── BLOC DE TEXTE
1 Co 15
Lectures
bibliques : Mc 16, 1-8 ; 1 Co 15, 1-11. 20-28. 35-58
Thématique :
la Résurrection, comme radicalisation de la foi en Dieu et entrée dans une dynamique
de Vie nouvelle
Prédication de
Pascal LEFEBVRE / Tonneins, le 20/04/14 / Culte de Pâques.
(Partiellement
inspiré par Hans Küng, Vie éternelle,
Seuil, Paris, p.137-167.)
* Tous les ans,
pour Pâques, nous avons coutume de relire un passage du Nouveau Testament qui
traite de la résurrection du Christ, que ce soit dans les évangiles ou dans la
1ère lettre de Paul aux Corinthiens, le plus ancien témoignage
pascal.
Pourtant, il faut
bien avouer que nous pouvons éprouver une certaine « déception » à la
lecture de ces textes, tant ils sont loin de répondre à toutes nos attentes, à
notre soif d’en savoir plus sur l’autre côté… sur ce qui est susceptible de
nous attendre par-delà la mort.
Cela est
d’autant plus vrai que pour chacun d’entre nous, la mort – notre mort – est une
certitude à venir, alors que la résurrection – notre résurrection future – peut
nous apparaître comme une hypothèse plus ou moins vague et incertaine.
Alors… y-a-t-il
une résurrection des morts ? Si oui, qu’en est-il du corps des
ressuscités ? La résurrection est-elle la continuité, le prolongement de
notre vie terrestre, ou tout autre chose ? Quelle est l’espérance
chrétienne ? Et sur quoi se fonde-elle ?
C’est à ces différentes
questions que Paul tente de répondre, face aux détracteurs de la résurrection,
enclins à penser que la vie s’arrête définitivement avec la mort du corps
matériel.
────
-- CONSIGNES DE L'EXERCICE --
1 – Les affirmations suivantes concordent-elles avec la prédication de Pâques ? Répondez par oui ou non à chacune, en citant à l'identique les mots de la prédication qui tranchent. (a) La prédication a été prononcée à Tonneins le 20/04/14. (b) La première lettre de Paul aux Corinthiens y est présentée comme le plus ancien témoignage pascal. (c) Selon la prédication, notre résurrection future est une certitude, tandis que notre mort reste une hypothèse incertaine.
2 – Traduisez en anglais cette phrase de la prédication de Pâques : « C’est à ces différentes questions que Paul tente de répondre, face aux détracteurs de la résurrection, enclins à penser que la vie s’arrête définitivement avec la mort du corps matériel. »
── DONNÉES AFFICHÉES
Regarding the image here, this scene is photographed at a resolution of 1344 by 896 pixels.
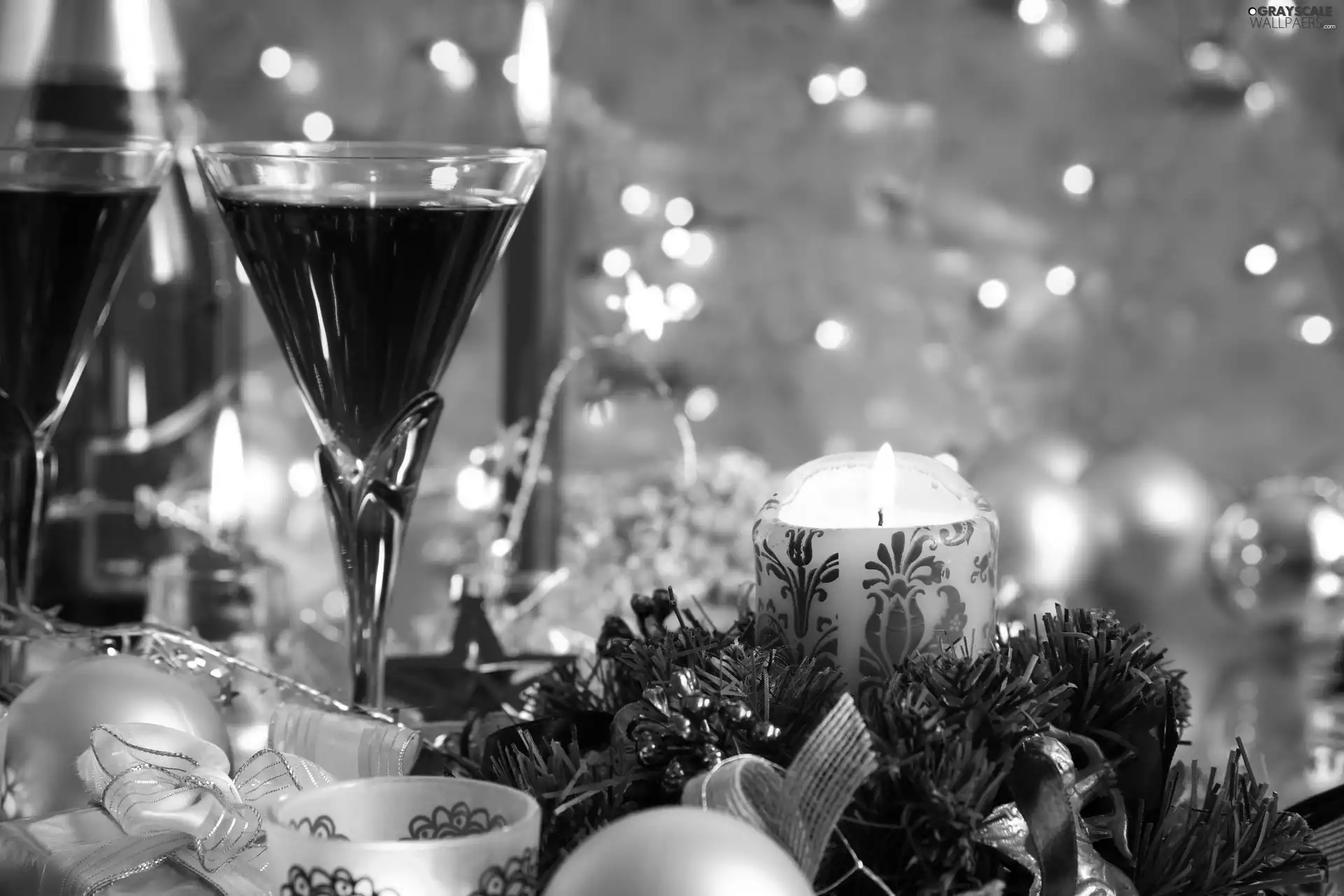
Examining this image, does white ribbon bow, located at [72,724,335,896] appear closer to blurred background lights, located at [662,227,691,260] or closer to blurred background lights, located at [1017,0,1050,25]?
blurred background lights, located at [662,227,691,260]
────
-- CORRIGÉ DE L'EXERCICE --
1 –
(a) Oui : « Tonneins, le 20/04/14 ».
(b) Oui : « 1ère lettre de Paul aux Corinthiens, le plus ancien témoignage pascal ».
(c) Non : « la mort – notre mort – est une certitude à venir, alors que la résurrection – notre résurrection future – peut nous apparaître comme une hypothèse plus ou moins vague et incertaine ».

2 – It is these various questions that Paul tries to answer, in the face of the critics of the resurrection, who are inclined to think that life ends for good with the death of the material body.